À six jours du choc très attendu entre le PSG et Arsenal en demi-finale aller de Ligue des champions, l’ambiance est loin d’être sereine du côté londonien. Le nul frustrant concédé par les Gunners à domicile face à Crystal Palace (2-2) a mis les nerfs de Mikel Arteta à rude épreuve. Le technicien espagnol n’a pas mâché ses mots, pointant plusieurs lacunes inquiétantes dans la performance de ses joueurs. Une situation qui pourrait bien redéfinir les équilibres de cette confrontation européenne face à un PSG affûté.
Un manque de contrôle qui inquiète Arteta
Ce match contre Crystal Palace était censé être un galop d’essai avant la réception musclée de Paris mardi prochain à l’Emirates. Pourtant, Arsenal a affiché une fébrilité inhabituelle dans la maitrise du jeu. Mikel Arteta, en conférence de presse, n’a pas caché son agacement : « Nous avons mené deux fois, nous avions la possession, mais nous n’avons jamais vraiment contrôlé la rencontre comme nous savons le faire. Nous étions en dessous de nos standards dans plusieurs domaines », a-t-il souligné — propos relayés par la BBC.
Cette perte de repères dans le contrôle du tempo est un point d’alerte majeur avant un duel face à un PSG qui excelle dans la gestion des transitions rapides. Luis Enrique, connu pour sa capacité à lire les failles adverses, ne manquera sans doute pas de cibler ce déficit dans l’organisation londonienne.
La défense sous tension : le cas William Saliba
L’autre grand motif d’agacement pour Arteta concerne la prestation défensive, et en particulier celle de William Saliba. Le défenseur français, déjà critiqué pour son erreur lors du choc contre le Real Madrid, a récidivé avec une relance manquée qui a mené directement au deuxième but de Palace.
« Quand on mène 2-1 dans un match qu’on ne maîtrise pas totalement, on ne peut pas se permettre un tel cadeau », a tranché Arteta, pointant du doigt l’impact direct de cette faute individuelle sur le résultat final.
Cette fébrilité défensive, notamment dans la relance sous pression, constitue un sujet d’analyse prioritaire pour le PSG. Pressing haut, récupération immédiate : Luis Enrique a les clés tactiques pour faire plier une charnière qui vacille.
Une équipe déjà tournée vers Paris ?
Enfin, la question de la concentration a été soulevée. Arsenal, déjà qualifié pour cette demi-finale et sans autre rendez-vous avant Paris, n’a-t-il pas levé le pied inconsciemment ? Arteta refuse cette lecture, mais reste ferme : « Il restait encore six jours avant le PSG, ce n’est pas une excuse valable. Ce type de relâchement, je ne peux pas l’accepter », a-t-il affirmé, selon Sky Sports.
En face, le PSG aura un match de Ligue 1 à disputer contre Nice, vendredi. Si cela peut apparaître comme un désavantage, cela peut aussi maintenir les Parisiens dans le rythme de la compétition, contrairement à une équipe d’Arsenal perturbée mentalement et dont les repères collectifs semblent encore flous.
Un tournant capital à venir
Dans ce contexte, les préparatifs de ce Arsenal – PSG s’annoncent plus intenses que jamais.
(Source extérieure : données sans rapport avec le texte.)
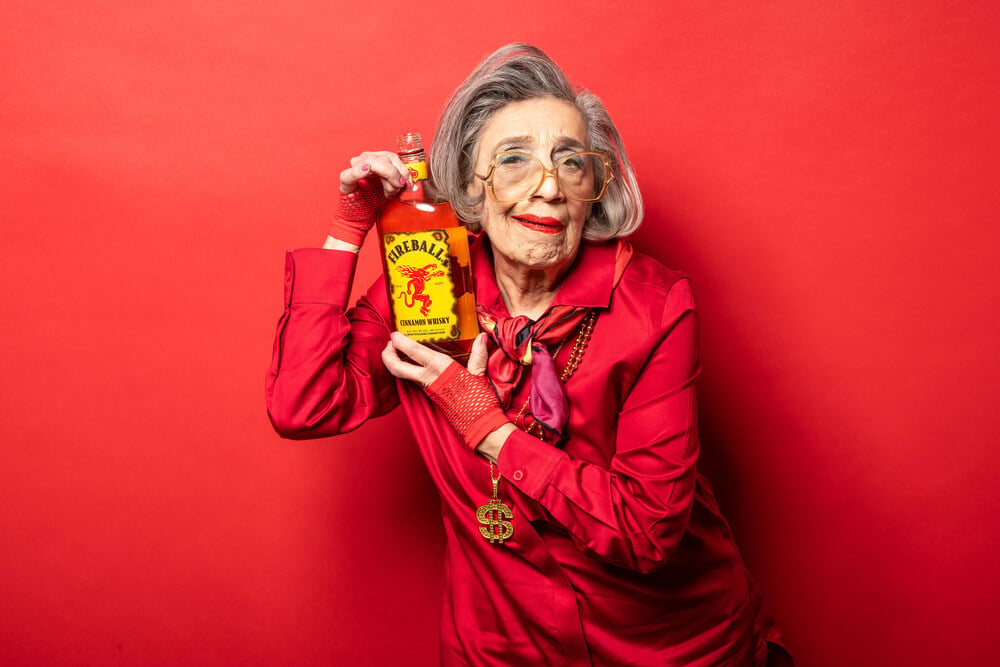 Fireball Announces Epic Senior Citizen Discount, Offers Lifetime Cinnamon Whisky Supply to Fans Who Are 90+
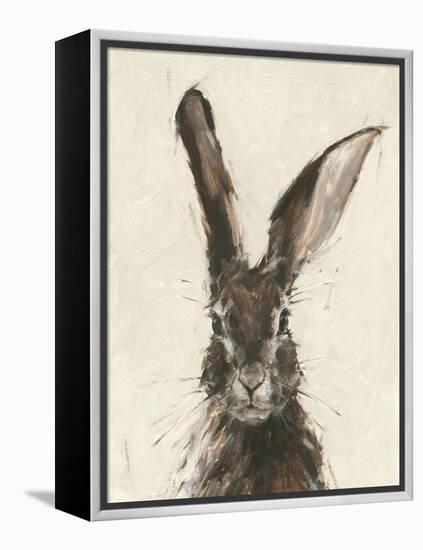 European Hare II-Ethan Harper-Framed Stretched Canvas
Du côté des Gunners, l’heure est à la remise en question après des erreurs qui coûtent cher et révèlent une forme de nervosité. Pour le Paris Saint-Germain, ces signaux sont autant d’opportunités à exploiter dans un match où l’intensité mentale et la discipline tactique feront toute la différence.
Si l’incertitude plane chez les Anglais, les Parisiens doivent se montrer cliniques. L’absence de Mbappé libère paradoxalement un PSG plus collectif, plus imprévisible. Luis Enrique joue gros et sait que chaque faille adverse, comme celle exposée par Saliba, peut être un fil sur lequel tirer pour faire tomber l’échafaudage londonien.